Breaking Barriers was created in 1997 by Sharon Robinson in conjunction with Major League Baseball and Scholastic, and each year a winner is chosen based on the writer's eloquence in describing their perseverance in overcoming obstacles or barriers they have faced in their lives. The contest is based on the memory of Jackie Robinson, whose bravery in breaking the sport's color line will never be forgotten.

"Jackie Robinson's courage on April 15, 1947, represents the proudest and most powerful moment in baseball history," Commissioner Allan H. (Bud) Selig said Thursday as part of a press release. "The Breaking Barriers program is an extraordinary testament to Jackie's values and the manner in which they continue to inspire people of all ages. On behalf of Major League Baseball, I congratulate all the winners of this year's essay contest, and I particularly recognize Raymond and Michael, whom I look forward to meeting at this year's Midsummer Classic and World Series."

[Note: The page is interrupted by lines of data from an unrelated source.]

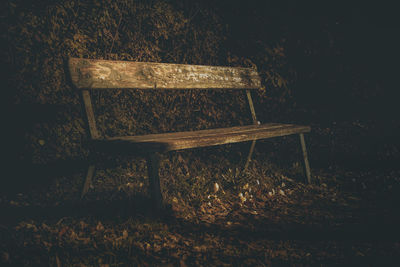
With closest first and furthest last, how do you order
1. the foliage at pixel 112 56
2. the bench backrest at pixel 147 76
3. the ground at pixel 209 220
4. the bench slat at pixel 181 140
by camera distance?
the ground at pixel 209 220 < the bench slat at pixel 181 140 < the bench backrest at pixel 147 76 < the foliage at pixel 112 56

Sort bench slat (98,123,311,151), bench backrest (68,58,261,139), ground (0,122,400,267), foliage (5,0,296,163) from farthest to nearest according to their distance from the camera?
foliage (5,0,296,163) < bench backrest (68,58,261,139) < bench slat (98,123,311,151) < ground (0,122,400,267)

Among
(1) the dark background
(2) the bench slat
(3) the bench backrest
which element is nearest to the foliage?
(1) the dark background

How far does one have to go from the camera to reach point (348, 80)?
4.70m

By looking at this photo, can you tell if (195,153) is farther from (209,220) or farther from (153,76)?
(209,220)

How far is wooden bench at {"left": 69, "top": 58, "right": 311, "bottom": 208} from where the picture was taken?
206 cm

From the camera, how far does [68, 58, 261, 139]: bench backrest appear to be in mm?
2342

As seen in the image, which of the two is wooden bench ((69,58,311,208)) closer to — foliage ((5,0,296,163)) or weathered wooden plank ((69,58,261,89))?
weathered wooden plank ((69,58,261,89))

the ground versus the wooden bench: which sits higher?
the wooden bench

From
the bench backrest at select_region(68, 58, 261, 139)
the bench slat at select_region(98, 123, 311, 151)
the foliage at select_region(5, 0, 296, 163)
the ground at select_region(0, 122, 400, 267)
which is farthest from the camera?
the foliage at select_region(5, 0, 296, 163)

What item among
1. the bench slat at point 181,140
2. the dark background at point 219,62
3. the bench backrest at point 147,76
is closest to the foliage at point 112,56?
the dark background at point 219,62

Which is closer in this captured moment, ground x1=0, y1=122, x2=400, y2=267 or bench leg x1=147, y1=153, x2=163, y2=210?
ground x1=0, y1=122, x2=400, y2=267

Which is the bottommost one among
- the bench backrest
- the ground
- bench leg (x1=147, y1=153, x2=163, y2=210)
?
the ground

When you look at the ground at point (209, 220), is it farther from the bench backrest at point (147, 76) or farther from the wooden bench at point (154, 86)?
the bench backrest at point (147, 76)

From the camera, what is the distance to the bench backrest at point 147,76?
234 centimetres
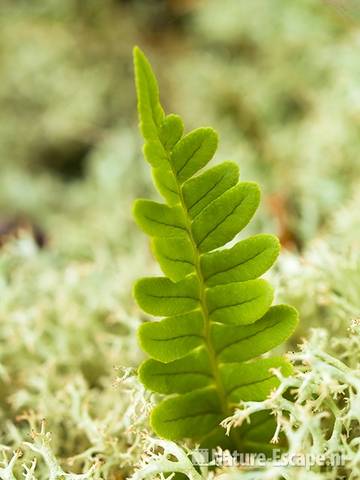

Breaking Barriers has reached more than 22 million students since its inception, and the contest is annually open to students in fourth grade through the ninth grade. So many inspiring tales of strength and humility have been told, and each year raises the bar in terms of quantity and quality.

"The number of essays we received this year is phenomenal -- they were uplifting and truly inspiring," said Sharon Robinson in an official statement. "I am honored that the values my father used to break the color barrier have played such a large role in helping so many young people break through their own barriers. I am so happy for all of our winners, and I look forward to meeting them."